Greek bailout angers unionists, leaves markets unconvinced
Published 5:34 pm Tuesday, May 4, 2010
ATHENS, Greece — Angry Greek unionists took to the streets Tuesday to protest harsh austerity measures imposed under an international bailout to save Greece from looming bankruptcy, while financial markets were far from assured that the euro 110 billion ($144 billion) in promised loans could douse Europe’s smoldering sovereign debt crisis.
About 4,000 striking teachers and students marched in Athens to protest the cuts, carrying black flags, while some scuffled with police. Earlier, about 100 Communist Party supporters broke through the gates of the Acropolis, the city’s chief ancient monument, and hung banners in Greek and English reading “Peoples of Europe Rise Up,” to the bemusement of tourists allowed in despite the disruption.

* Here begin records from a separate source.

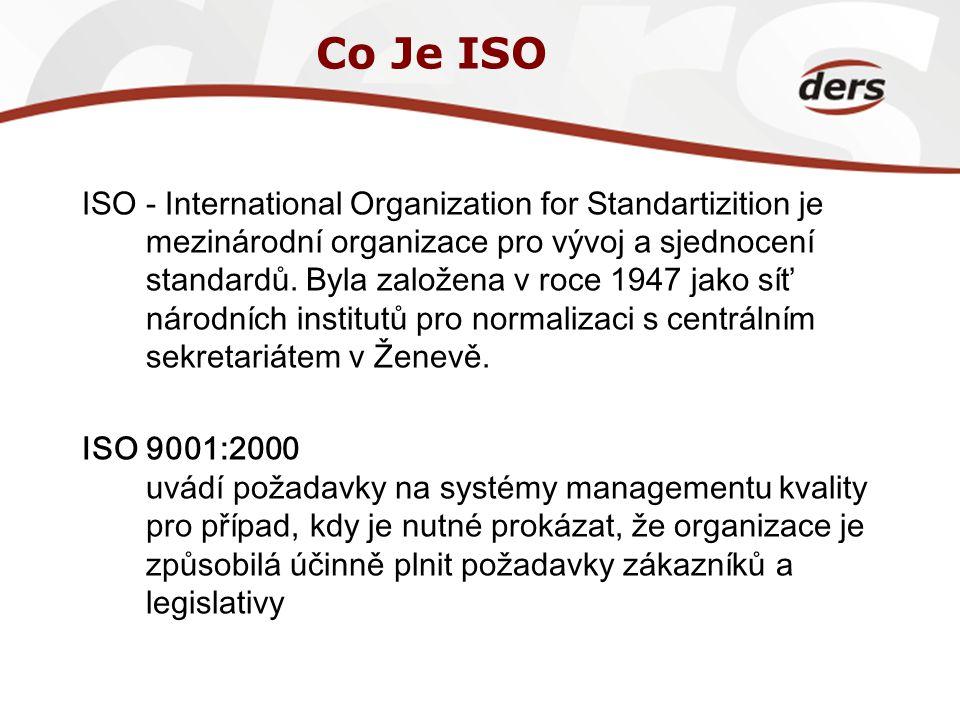 Co Je ISO ISO - International Organization for Standartizition je mezinárodní organizace pro vývoj a sjednocení standardů. Byla založena v roce 1947 j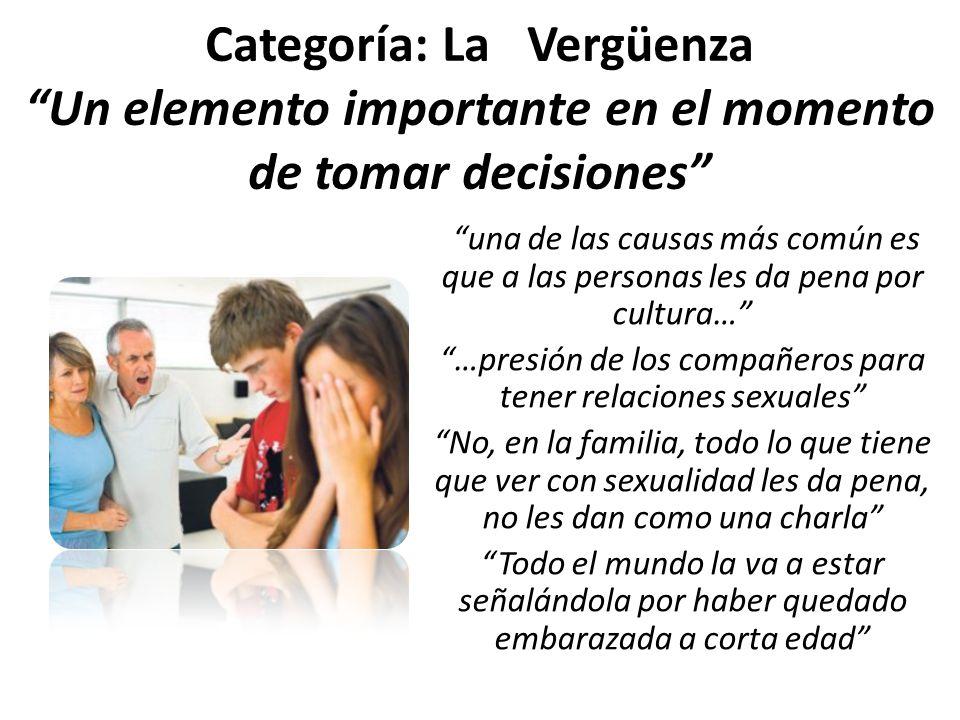 Categoría: La Vergüenza Un elemento importante en el momento de tomar decisiones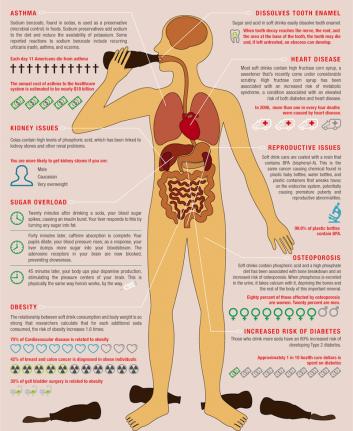 Effet sur soda sur l'organisme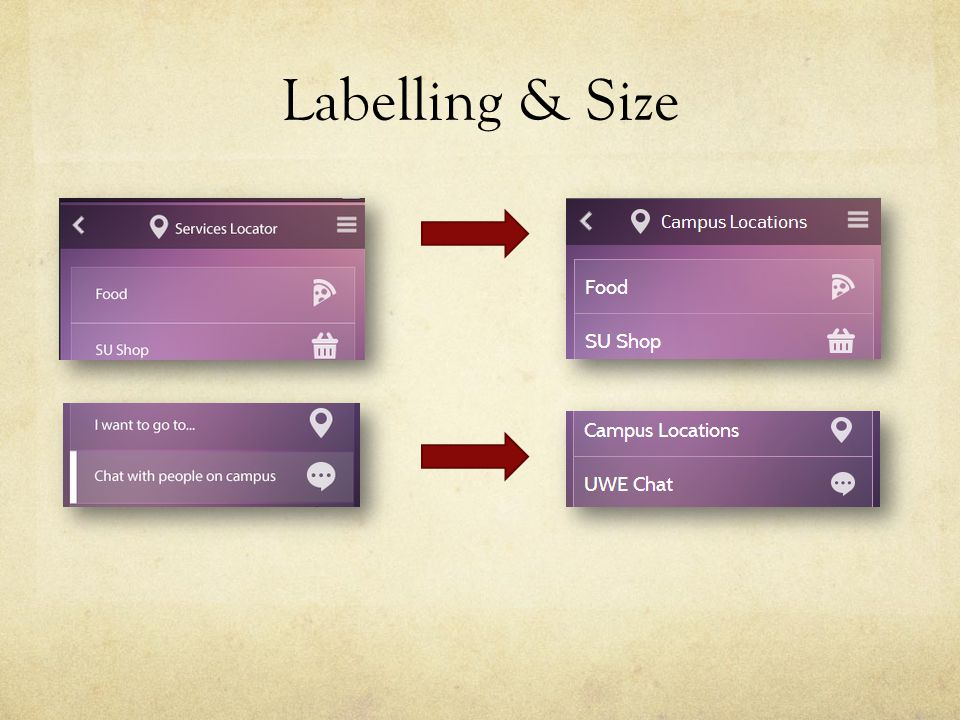 Labelling & Size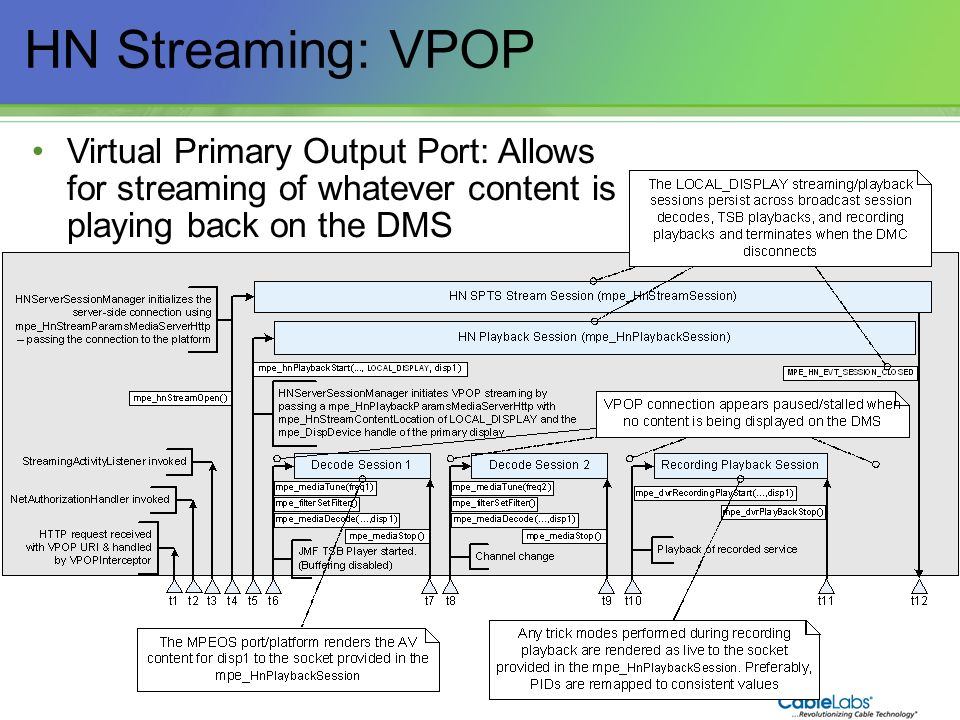 138 HN Streaming: VPOP Virtual Primary Output Port: Allows for streaming of whatever content is playing back on the DMS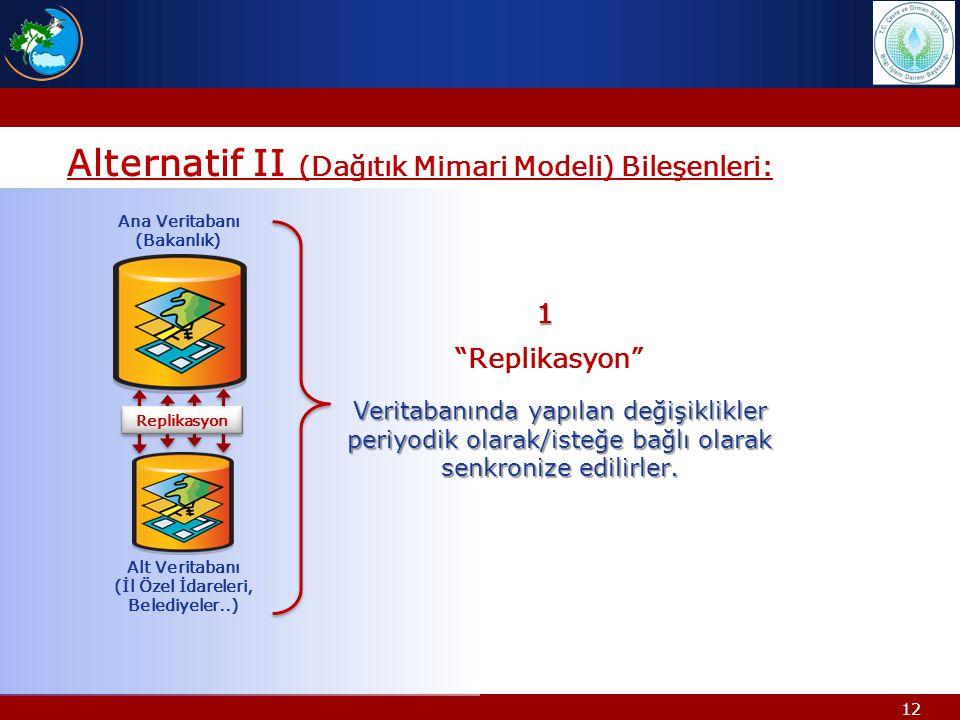 """12 """"Replikasyon"""" Veritabanında yapılan değişiklikler periyodik olarak/isteğe bağlı olarak senkronize edilirler. Ana Veritabanı (Bakanlık) Alt Veritaba"""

The cutbacks were announced on Sunday, as a precondition for the loans from the International Monetary Fund and the other 15 EU countries using the euro. The aid, spread over three years, is Greece’s only hope of paying off euro 8.5 billion ($11 billion) in debt that matures May 19 — or defaulting.

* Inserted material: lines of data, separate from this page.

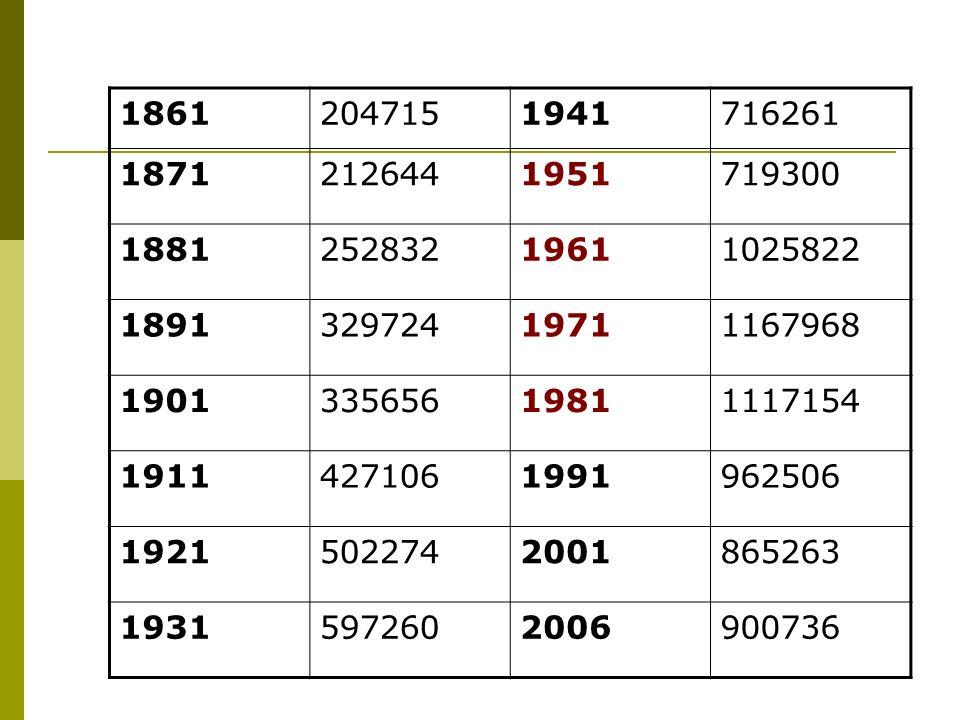 anno% stranieri 19901,4 19951,7 20004,1 20014,6 20025,2 20036,8 20047,8 20058,6 20069,4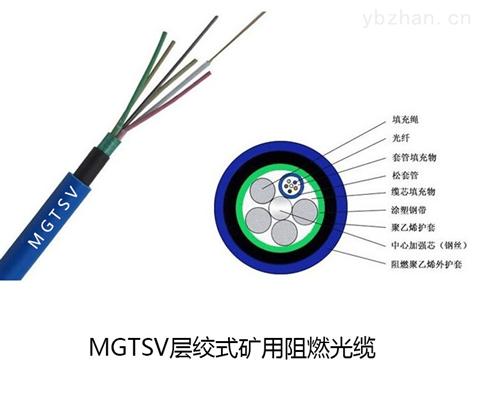 GYXTW中心管式轻铠装光缆详细介绍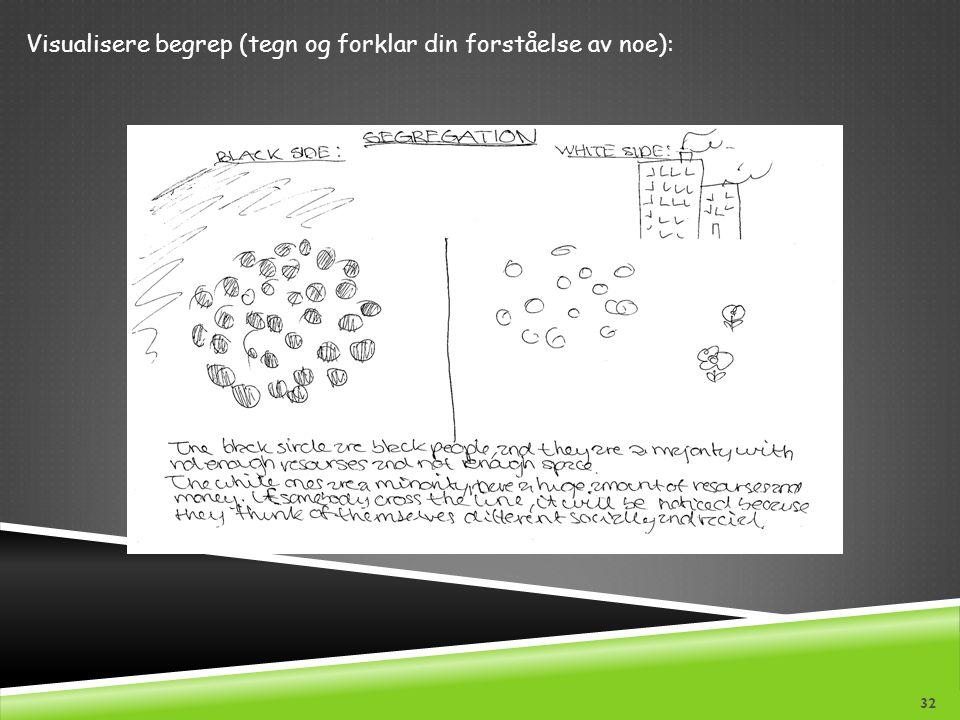 Visualisere begrep (tegn og forklar din forståelse av noe): 32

Yet market reaction to the bailout deal was “lukewarm at best,” as although Greek and peripheral bond yield spreads narrowed the euro slipped against the dollar, said analyst Mitul Kotecha at Credit Agricole CIB Research.

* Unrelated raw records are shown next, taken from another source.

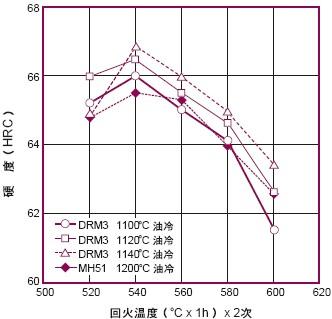 DRM3的淬火回火硬度曲线图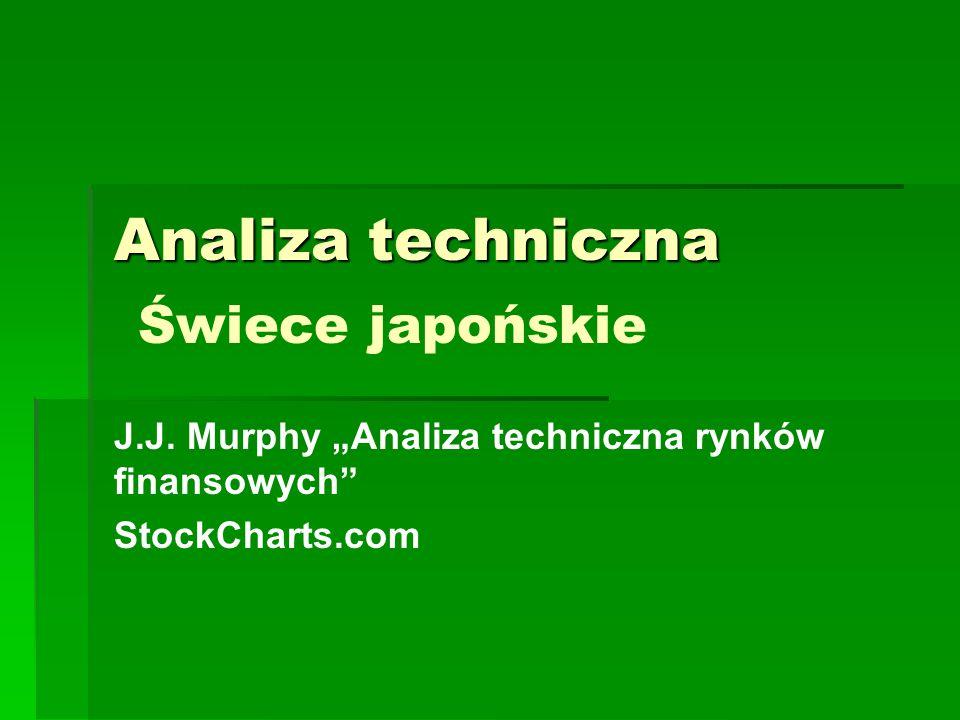 Analiza techniczna Świece japońskie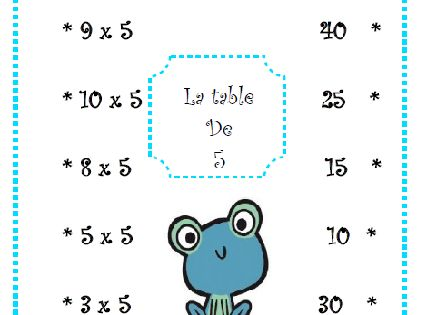 Nurvero math les tables exercices lulu pinterest - Table de multiplication jeux de lulu ...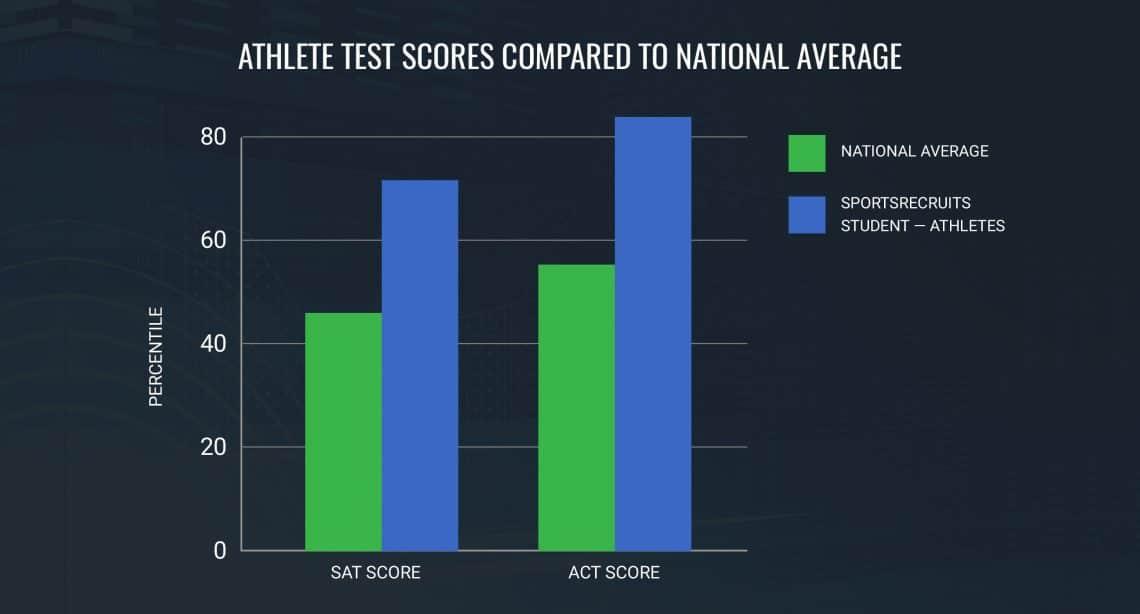 student-athlete-test-scores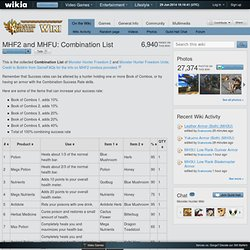 MHF2 and MHFU: Combination List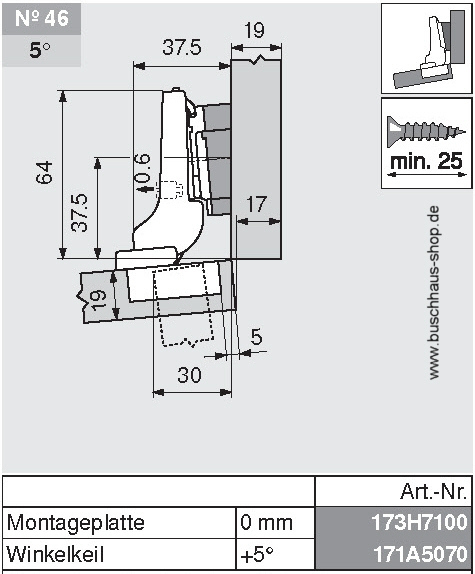 BLUM CLIP top Profiltürscharnier 95° Mittelanschlag Schrauben 71T9650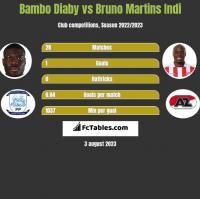 Bambo Diaby vs Bruno Martins Indi h2h player stats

A Greek default would be a serious blow to the shared euro currency and inflict losses on banks holding Greek bonds in France and Germany. The bailout is intended to reassure markets Greece will not default and thus prevent the debt crisis from spreading to other financially shaky countries such as Spain and Portugal.
Euro zone governments loaded up on debt and ran large deficits during the recession and financial crisis of the past two years. Fears that their economies will not grow fast enough to enable them to pay those debts have led markets to fear they will default.
As a result, bond investors are demanding higher and higher rates of interest to lend to what are increasingly viewed as risky borrowers.